En application de l’article 700 du code de procédure civile, dans toutes les instances le juge condamne la partie tenue aux dépens ou la partie perdante à payer à l’autre partie la somme qu’il détermine au titre des frais exposés et non compris dans les dépens. Le juge tient compte de l’équité ou de la situation économique de la partie condamnée. Il peut, même d’office, pour des raisons tirées des mêmes considérations, dire qu’il n’y a lieu à condamnation.
En l’espèce, l’équité commande de condamner Madame [Y] [G] à verser à Monsieur [O] [X] [R] la somme de 1000 euros au titre de l’article 700 du code de procédure civile.
En application de l’article 514 du code de procédure civile, les décisions de première instance sont de droit exécutoires à titre provisoire.

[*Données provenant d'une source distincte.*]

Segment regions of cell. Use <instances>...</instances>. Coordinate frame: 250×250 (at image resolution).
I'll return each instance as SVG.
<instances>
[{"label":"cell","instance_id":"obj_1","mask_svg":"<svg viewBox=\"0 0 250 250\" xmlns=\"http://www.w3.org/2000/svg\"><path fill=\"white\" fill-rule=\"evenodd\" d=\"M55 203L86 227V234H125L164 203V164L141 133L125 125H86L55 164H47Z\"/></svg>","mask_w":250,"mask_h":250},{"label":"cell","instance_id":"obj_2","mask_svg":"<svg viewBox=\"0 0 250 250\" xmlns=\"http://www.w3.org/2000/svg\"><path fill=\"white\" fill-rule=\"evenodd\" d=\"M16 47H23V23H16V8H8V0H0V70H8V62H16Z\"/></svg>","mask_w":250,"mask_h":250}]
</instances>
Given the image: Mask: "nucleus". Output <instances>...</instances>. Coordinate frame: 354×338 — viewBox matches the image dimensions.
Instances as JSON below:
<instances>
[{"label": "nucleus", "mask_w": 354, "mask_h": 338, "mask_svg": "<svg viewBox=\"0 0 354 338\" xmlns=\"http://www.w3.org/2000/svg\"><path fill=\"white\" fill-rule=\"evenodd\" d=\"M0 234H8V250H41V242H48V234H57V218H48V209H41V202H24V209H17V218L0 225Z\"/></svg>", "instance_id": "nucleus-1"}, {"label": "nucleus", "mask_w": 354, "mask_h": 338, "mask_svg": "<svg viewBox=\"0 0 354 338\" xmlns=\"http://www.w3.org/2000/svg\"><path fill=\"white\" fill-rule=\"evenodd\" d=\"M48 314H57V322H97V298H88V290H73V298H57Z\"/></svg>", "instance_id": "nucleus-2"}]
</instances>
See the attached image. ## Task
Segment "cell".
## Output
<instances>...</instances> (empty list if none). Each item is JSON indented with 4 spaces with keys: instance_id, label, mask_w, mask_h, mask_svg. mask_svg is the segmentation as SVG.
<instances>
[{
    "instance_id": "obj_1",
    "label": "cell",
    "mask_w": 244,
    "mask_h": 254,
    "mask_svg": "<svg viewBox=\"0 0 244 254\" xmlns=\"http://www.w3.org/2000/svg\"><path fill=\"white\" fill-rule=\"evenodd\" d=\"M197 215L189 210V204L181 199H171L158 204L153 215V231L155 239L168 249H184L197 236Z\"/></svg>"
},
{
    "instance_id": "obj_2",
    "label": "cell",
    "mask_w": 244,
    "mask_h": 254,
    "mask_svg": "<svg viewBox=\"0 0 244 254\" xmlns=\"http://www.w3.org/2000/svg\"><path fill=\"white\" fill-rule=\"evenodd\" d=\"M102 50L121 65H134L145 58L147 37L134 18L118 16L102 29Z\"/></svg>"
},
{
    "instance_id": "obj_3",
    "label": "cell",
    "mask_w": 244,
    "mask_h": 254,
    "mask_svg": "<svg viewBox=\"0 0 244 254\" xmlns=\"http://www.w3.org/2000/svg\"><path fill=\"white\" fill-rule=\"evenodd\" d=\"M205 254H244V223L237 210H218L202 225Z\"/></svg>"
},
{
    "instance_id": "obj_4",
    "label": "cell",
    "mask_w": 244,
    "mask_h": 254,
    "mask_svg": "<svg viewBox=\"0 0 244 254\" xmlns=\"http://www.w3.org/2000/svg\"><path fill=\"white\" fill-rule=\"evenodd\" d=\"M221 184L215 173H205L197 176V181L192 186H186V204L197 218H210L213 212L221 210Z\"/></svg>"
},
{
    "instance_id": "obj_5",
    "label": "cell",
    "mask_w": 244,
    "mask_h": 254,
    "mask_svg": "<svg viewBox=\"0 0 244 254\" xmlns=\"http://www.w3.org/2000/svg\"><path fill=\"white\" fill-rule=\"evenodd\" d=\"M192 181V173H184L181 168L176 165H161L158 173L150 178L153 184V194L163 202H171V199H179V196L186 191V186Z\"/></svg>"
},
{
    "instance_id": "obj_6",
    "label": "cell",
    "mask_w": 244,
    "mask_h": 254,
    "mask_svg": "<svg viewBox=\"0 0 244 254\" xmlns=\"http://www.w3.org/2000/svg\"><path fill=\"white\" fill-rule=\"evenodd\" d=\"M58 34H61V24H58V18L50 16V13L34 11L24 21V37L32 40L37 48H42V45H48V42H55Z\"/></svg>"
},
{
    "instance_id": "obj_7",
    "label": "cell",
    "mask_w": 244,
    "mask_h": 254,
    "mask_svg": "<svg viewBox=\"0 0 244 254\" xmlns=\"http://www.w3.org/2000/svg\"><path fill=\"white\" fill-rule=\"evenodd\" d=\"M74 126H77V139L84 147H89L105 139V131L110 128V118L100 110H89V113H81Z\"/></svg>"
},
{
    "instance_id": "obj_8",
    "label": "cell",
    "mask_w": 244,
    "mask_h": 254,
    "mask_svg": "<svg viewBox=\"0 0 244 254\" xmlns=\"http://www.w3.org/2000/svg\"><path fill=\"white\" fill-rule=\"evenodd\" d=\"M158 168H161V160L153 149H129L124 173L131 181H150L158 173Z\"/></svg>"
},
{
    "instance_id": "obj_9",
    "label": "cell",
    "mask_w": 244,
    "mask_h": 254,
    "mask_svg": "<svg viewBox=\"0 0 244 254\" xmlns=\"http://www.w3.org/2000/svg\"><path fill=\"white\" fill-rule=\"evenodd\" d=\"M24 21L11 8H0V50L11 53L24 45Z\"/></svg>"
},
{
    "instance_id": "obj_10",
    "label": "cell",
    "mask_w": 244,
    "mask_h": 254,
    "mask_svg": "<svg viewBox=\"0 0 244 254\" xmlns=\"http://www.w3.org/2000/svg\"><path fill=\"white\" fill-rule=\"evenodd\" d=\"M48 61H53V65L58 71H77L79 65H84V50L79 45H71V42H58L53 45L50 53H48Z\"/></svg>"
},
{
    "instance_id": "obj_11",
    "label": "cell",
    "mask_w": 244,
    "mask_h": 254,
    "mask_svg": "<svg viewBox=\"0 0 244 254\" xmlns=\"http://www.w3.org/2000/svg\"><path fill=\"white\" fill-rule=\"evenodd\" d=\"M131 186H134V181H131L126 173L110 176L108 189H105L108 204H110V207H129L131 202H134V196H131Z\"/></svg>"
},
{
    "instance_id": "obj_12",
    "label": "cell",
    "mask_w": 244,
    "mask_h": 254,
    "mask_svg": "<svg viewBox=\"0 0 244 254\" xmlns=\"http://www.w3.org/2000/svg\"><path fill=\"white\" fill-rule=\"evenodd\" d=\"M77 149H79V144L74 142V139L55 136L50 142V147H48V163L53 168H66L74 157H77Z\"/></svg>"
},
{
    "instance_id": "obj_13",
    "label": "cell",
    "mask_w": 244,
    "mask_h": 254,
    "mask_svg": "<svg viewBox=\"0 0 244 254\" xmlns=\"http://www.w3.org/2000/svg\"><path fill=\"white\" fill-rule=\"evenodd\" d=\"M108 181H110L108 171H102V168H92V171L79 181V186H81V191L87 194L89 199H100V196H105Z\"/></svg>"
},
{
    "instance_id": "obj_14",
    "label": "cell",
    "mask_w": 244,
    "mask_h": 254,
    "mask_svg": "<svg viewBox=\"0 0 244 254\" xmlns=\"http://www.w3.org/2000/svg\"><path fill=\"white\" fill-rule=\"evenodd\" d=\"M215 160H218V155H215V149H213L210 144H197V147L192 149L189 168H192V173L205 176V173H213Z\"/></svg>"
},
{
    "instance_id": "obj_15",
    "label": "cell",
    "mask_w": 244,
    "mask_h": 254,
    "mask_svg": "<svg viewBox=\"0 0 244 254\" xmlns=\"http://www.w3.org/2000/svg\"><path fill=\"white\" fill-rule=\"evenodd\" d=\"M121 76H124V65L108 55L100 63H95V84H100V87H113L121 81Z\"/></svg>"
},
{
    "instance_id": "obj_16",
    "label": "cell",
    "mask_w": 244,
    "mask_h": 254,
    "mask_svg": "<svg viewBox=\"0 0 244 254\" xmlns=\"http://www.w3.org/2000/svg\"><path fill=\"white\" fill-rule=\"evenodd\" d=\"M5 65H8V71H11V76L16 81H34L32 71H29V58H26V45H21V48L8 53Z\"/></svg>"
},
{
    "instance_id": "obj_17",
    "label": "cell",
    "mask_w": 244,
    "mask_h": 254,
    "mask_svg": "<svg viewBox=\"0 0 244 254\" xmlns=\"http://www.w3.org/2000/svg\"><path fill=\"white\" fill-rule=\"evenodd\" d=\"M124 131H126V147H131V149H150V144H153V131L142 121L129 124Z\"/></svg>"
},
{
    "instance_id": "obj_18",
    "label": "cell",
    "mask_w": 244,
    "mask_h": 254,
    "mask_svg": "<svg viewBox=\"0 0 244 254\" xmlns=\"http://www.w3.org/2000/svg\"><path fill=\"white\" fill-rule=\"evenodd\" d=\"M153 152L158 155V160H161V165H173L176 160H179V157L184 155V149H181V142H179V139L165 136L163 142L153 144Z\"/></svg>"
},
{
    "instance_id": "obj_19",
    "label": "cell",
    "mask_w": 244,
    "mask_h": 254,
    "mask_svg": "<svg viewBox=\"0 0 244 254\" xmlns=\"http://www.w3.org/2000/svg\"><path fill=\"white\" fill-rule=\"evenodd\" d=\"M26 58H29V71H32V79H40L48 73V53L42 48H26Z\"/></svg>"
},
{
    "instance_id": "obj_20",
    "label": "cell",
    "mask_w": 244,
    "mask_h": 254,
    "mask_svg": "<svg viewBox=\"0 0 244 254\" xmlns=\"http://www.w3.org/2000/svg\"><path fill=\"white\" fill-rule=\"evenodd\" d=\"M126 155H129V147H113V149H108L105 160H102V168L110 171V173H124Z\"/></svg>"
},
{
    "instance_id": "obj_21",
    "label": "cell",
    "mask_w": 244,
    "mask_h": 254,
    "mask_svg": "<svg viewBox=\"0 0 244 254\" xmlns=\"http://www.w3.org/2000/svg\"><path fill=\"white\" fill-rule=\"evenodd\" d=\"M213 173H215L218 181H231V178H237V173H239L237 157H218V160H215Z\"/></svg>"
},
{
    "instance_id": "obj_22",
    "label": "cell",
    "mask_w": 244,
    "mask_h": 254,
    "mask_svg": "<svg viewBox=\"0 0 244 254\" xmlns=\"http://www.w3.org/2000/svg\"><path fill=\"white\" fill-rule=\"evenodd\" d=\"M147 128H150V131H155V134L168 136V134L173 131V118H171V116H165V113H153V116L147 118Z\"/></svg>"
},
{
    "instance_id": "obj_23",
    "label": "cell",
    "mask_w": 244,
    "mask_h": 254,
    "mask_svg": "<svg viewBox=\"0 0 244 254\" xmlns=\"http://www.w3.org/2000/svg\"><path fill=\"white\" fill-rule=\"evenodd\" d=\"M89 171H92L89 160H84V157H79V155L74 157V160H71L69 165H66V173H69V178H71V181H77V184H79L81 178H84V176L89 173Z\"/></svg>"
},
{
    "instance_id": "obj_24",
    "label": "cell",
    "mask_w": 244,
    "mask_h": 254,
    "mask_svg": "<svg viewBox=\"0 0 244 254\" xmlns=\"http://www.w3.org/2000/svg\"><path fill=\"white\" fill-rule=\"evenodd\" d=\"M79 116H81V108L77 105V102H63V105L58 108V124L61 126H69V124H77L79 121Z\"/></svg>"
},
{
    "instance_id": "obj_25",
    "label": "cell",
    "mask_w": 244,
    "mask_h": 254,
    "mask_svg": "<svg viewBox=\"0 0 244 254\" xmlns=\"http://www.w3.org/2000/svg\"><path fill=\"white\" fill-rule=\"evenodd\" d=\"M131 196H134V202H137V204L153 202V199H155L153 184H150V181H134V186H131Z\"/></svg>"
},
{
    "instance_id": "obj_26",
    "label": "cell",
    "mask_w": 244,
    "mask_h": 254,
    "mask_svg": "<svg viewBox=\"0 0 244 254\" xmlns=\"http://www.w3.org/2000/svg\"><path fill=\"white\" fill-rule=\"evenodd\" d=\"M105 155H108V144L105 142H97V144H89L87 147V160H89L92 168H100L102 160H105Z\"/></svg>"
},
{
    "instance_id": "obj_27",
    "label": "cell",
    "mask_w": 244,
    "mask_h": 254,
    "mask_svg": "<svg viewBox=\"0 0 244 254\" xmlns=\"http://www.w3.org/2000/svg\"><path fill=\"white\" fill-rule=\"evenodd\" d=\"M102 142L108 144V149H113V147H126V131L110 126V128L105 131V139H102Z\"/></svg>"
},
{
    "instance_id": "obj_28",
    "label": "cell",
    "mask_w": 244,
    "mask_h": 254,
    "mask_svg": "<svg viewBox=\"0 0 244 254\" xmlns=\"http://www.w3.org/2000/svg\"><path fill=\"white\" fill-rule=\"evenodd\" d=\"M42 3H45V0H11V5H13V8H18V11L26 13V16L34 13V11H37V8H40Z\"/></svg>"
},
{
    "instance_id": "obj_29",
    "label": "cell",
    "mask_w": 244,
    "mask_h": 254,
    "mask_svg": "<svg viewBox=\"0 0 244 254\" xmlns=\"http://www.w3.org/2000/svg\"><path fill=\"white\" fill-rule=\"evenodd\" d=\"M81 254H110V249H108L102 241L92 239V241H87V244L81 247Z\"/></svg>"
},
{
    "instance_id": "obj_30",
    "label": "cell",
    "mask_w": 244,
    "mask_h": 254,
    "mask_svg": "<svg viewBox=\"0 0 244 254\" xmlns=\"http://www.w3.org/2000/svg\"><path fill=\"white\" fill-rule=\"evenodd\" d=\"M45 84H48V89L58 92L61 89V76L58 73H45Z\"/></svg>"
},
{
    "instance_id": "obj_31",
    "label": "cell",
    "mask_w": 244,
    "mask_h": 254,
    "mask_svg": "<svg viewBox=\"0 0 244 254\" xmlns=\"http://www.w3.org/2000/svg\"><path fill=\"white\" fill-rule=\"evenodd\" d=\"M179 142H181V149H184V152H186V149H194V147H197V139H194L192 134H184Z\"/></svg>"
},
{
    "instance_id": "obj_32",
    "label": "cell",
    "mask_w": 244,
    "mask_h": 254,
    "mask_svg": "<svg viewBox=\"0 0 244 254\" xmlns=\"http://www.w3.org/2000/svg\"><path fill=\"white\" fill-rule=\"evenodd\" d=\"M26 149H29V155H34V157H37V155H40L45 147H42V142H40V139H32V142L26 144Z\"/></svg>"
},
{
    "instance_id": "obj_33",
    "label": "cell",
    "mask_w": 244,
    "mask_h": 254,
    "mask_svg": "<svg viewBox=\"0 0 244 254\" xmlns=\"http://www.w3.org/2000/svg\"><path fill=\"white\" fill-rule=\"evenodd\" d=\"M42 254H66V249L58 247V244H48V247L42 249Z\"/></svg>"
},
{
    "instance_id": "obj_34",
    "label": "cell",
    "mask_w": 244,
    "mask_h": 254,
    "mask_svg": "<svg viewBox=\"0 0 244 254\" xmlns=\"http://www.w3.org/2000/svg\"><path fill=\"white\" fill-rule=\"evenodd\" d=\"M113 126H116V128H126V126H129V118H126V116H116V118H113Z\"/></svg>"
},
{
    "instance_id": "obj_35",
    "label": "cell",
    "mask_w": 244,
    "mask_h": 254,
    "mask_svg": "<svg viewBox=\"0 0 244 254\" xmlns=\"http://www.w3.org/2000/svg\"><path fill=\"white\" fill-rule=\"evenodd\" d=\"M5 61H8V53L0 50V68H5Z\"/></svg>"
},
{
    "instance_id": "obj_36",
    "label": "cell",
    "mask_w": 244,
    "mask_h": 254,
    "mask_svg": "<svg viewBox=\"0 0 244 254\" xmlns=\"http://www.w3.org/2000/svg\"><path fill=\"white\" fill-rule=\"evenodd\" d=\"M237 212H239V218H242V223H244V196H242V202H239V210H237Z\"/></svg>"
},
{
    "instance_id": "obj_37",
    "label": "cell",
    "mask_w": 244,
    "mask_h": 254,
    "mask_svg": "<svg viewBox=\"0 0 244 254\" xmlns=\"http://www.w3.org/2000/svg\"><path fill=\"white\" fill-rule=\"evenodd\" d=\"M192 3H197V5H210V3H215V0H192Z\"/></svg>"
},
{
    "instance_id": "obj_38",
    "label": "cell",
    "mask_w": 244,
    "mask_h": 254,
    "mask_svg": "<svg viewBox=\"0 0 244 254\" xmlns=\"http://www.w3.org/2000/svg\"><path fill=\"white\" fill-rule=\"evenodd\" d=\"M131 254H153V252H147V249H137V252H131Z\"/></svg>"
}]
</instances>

L’article 514-1 du même code dispose que le juge peut écarter l’exécution provisoire de droit, en tout ou partie, s’il estime qu’elle est incompatible avec la nature de l’affaire.
En l’espèce, il sera rappelé que la présente décision est exécutoire de plein droit, l’exécution provisoire n’étant pas incompatible avec la nature de l’affaire.
PAR CES MOTIFS
Le juge des contentieux de la protection, statuant après débats en audience publique par mise à disposition au greffe, en premier ressort, par jugement contradictoire,
DECLARE recevables les demandes de Monsieur [O] [X] [R] tendant à l’acquisition de la clause résolutoire et à la résiliation du bail ;
ORDONNE la requalification du bail conclu le 3 septembre 2021 entre Monsieur [O] [X] [R] et Madame [Y] [G] et portant sur le logement situé [Adresse 5] en un bail non meublé ;
ANNULE le congé pour reprise délivré le 18 juin 2024 par Monsieur [O] [X] [R] à Madame [Y] [G] à effet au 30 septembre 2024 ;
REJETTE la demande de Madame [Y] [G] tendant à fixer le montant du loyer à la somme de 2160 euros par mois à compter de la prise d’effet du bail ;
CONSTATE l’acquisition de la clause résolutoire et en conséquence la résiliation du bail conclu le 3 septembre 2021 entre Monsieur [H] [R] et Madame [Y] [G] et portant sur le logement situé [Adresse 5] à compter du 7 novembre 2024 ;
REJETTE la demande de Madame [Y] [G] tendant à suspendre les effets de la clause résolutoire et à bénéficier de délais pour régler sa dette ;
ORDONNE, à défaut de départ volontaire, l’expulsion de Madame [Y] [G] et celle de tous occupants de son chef du logement situé [Adresse 5], et ce, avec l’assistance de la force publique et d’un serrurier si besoin est, passé un délai de deux mois, suivant la signification du commandement d’avoir à quitter les lieux ;
CONDAMNE Madame [Y] [G] à payer une indemnité d’occupation à Monsieur [H] [R] à compter de la résiliation du bail le 7 novembre 2024 égale au montant du loyer et des charges qui aurait été dû si le bail s’était poursuivi, jusqu’à complète libération des lieux ;
DEBOUTE Madame [Y] [G] de sa demande tendant à réduite la dette locative de 540 euros par mois depuis la prise de possession de l’appartement ;
CONDAMNE Madame [Y] [G] à payer à Monsieur [H] [R] la somme de 56 000 euros au titre des arriérés de loyers et des indemnités d’occupation dus entre le mois d’octobre 2023 et l’échéance de juin 2025 incluse, avec intérêts au taux légal à compter du commandement de payer du 6 septembre 2024 à hauteur de 29 000 euros et à compter de l’assignation du 2 décembre 2024 pour le surplus sur la somme de 37 100 euros ;
CONDAMNE Madame [Y] [G] à payer à Monsieur [H] [R] la somme de 1000 euros au titre de l’article 700 du code de procédure civile ;
CONDAMNE Madame [Y] [G] aux dépens qui comprendront le coût des actes visés à l’article 695 du code de procédure civile, exclusion faite du congé pour reprise ;
RAPPELLE que la présente décision est assortie de l’exécution provisoire de droit.